■ Document text ■

7 Ways to recover faster after a hospital stay

Taking the right steps once you (or your loved one) come home can help speed up physical and mental recovery. Here are a few ways to recover faster after a hospital stay.

You did it! Making it through surgery or treatment and being discharged from the hospital is a big deal. But there are still a few challenges ahead.  

“There’s always the chance that you’ll get readmitted, usually from some sort of complication,” says Michael Hochman, M.D. Dr. Hochman is an internist in Los Angeles. About 14% of recently discharged patients get readmitted to the hospital in any given month. There’s even a name for this: post-hospital syndrome. This higher risk of readmission can last up to 7 weeks after a hospital stay. 

There are a few reasons for these return trips. Often, your body has been weakened by your illness, says Dr. Hochman. Or you could pick up an infection in the hospital. They sometimes don’t show up until a few days later when you’re back home.  

“There are also changes that occur in the hospital that can affect your health. Especially if you’re an older adult,” adds Dr. Hochman. “You may have become weaker because you stayed in bed a lot, so you’ve lost muscle strength.”

■ Given entries ■
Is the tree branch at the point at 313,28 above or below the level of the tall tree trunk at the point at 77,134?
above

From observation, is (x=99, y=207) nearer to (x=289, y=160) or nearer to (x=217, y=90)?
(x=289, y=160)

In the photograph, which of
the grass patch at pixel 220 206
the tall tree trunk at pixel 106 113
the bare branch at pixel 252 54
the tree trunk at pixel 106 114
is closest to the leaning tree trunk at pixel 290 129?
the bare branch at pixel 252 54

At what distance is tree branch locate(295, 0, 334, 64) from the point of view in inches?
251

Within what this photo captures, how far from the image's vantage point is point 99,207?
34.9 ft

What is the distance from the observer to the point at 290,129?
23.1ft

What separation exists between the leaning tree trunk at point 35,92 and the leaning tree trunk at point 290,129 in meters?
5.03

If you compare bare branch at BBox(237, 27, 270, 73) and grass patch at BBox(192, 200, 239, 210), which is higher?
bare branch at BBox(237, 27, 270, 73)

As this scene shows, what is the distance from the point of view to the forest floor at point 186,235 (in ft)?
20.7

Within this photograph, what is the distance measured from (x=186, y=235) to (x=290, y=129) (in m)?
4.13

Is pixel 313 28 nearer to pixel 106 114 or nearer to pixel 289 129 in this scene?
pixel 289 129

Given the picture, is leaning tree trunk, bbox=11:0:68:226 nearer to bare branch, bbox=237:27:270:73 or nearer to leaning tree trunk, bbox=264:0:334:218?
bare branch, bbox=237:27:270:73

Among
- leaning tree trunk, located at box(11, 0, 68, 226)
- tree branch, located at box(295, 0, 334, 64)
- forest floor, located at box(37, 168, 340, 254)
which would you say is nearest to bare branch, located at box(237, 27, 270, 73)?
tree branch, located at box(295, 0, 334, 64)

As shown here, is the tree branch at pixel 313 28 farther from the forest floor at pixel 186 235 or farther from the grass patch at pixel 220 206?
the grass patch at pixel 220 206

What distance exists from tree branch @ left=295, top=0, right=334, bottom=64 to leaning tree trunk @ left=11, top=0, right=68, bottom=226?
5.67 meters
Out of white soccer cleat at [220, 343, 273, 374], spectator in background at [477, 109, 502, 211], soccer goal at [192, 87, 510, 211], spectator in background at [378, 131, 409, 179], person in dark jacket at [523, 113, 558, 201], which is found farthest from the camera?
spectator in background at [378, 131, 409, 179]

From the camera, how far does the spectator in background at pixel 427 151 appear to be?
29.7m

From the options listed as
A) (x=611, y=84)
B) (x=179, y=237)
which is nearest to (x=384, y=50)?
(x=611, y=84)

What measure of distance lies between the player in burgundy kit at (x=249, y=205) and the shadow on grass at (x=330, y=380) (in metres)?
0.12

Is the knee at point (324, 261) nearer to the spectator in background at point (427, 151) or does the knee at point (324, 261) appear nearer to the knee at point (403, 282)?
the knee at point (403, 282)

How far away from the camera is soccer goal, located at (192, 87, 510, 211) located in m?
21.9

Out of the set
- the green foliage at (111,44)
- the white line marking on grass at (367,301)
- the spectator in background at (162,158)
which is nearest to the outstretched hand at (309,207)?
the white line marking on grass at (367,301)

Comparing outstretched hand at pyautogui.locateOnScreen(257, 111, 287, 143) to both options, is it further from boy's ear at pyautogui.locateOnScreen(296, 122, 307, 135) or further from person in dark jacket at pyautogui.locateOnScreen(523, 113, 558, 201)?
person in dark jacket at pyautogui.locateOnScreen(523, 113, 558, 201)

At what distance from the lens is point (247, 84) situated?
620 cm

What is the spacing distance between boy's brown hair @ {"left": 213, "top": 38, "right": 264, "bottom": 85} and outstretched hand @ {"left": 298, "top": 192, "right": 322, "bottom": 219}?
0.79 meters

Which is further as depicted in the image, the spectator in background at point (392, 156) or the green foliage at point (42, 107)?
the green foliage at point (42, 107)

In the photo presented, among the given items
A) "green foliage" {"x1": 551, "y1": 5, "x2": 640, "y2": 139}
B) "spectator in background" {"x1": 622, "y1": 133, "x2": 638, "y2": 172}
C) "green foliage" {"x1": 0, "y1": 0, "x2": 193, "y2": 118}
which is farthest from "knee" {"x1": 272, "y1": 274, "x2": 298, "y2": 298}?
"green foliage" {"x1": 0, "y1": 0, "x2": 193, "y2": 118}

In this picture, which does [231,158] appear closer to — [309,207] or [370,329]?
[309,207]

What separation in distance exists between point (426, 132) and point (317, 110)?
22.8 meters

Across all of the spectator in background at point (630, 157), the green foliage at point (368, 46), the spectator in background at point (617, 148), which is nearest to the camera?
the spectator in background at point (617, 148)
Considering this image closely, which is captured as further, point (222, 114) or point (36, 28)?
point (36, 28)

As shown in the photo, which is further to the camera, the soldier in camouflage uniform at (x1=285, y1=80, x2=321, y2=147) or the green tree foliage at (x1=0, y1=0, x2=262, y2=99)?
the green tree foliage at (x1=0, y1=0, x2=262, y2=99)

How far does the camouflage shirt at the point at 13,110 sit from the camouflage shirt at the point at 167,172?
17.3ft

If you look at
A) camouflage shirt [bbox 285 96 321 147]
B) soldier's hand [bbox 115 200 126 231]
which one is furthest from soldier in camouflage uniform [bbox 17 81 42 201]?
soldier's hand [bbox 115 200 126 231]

---

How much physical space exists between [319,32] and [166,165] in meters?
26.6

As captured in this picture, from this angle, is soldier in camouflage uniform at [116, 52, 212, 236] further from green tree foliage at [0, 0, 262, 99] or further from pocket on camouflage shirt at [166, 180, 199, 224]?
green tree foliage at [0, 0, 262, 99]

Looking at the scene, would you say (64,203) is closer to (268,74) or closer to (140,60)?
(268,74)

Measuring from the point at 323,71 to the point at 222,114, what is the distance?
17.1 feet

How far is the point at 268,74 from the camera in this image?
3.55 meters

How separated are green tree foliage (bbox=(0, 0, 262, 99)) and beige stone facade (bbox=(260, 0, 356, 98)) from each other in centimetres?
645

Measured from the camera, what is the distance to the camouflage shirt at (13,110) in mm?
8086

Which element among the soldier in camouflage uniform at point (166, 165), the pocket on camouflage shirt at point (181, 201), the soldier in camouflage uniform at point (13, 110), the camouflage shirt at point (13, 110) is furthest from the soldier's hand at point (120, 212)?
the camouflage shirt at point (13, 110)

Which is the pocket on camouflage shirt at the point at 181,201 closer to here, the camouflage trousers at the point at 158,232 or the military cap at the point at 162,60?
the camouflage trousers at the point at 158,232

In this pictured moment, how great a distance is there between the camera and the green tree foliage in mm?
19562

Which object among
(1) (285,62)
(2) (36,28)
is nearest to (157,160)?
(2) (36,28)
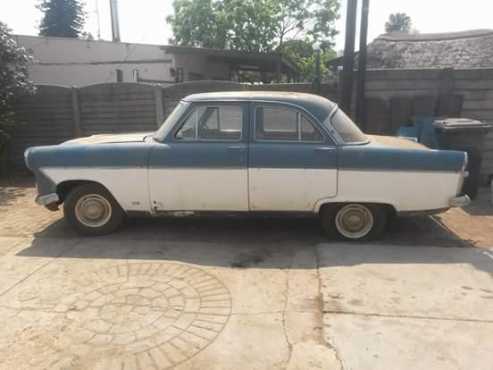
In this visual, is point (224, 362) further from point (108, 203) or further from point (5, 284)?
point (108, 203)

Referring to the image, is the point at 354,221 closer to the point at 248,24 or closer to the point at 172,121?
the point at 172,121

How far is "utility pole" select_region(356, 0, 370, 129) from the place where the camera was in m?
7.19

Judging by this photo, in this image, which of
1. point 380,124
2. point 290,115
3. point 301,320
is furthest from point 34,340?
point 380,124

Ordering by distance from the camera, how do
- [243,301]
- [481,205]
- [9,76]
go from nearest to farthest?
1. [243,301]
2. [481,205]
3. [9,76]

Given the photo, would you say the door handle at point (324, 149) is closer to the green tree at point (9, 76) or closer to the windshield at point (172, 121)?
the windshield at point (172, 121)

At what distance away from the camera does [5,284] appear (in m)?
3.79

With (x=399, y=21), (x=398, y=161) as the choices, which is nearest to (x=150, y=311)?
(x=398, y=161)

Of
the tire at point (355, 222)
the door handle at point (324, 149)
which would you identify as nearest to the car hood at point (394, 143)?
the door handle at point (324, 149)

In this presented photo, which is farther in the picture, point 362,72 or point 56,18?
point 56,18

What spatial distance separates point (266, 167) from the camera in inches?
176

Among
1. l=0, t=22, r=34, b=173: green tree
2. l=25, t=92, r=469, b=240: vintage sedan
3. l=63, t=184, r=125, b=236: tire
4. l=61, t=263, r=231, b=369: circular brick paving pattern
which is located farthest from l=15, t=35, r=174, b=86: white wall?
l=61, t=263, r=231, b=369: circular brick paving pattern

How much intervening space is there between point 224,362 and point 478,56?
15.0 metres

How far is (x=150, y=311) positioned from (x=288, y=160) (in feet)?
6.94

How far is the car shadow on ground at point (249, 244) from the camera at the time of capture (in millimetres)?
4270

...

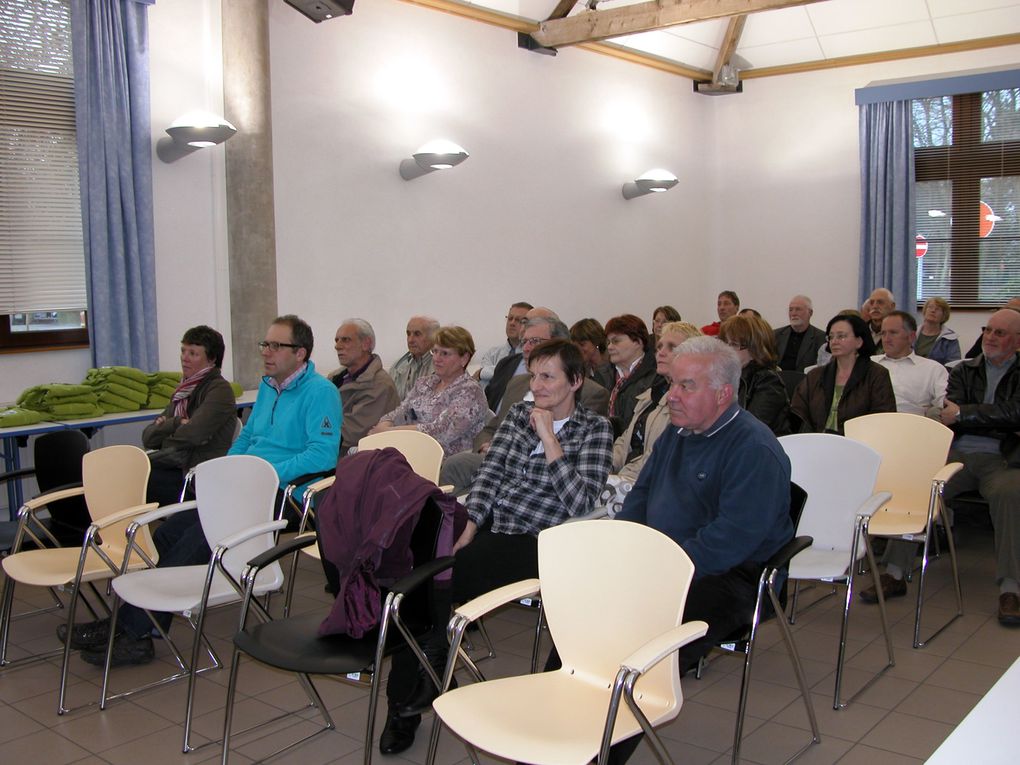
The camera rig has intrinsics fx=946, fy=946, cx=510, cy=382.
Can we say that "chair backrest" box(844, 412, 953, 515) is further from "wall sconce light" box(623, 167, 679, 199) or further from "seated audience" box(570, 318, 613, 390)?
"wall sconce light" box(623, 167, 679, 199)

■ Required actions ■
• A. Decide whether each statement below agrees with the hospital-recovery article. Answer yes or no for each and quote the words of the article that decide it.
(i) About 14% of recently discharged patients are readmitted to the hospital in any given month.
(ii) The higher risk of readmission can last up to 10 weeks after a hospital stay.
(iii) Dr. Hochman is a surgeon in Los Angeles.
• B. Answer these questions from the hospital-recovery article.
(i) How many ways to recover does the title offer?
(ii) What name is given to the higher risk of readmission?
(iii) When do infections picked up in the hospital sometimes show up?

■ Answers ■
• A.
(i) Yes: "About 14% of recently discharged patients get readmitted to the hospital in any given month."
(ii) No: "This higher risk of readmission can last up to 7 weeks after a hospital stay."
(iii) No: "Dr. Hochman is an internist in Los Angeles."

• B.
(i) Seven.
(ii) Post-hospital syndrome.
(iii) A few days later, when you're back home.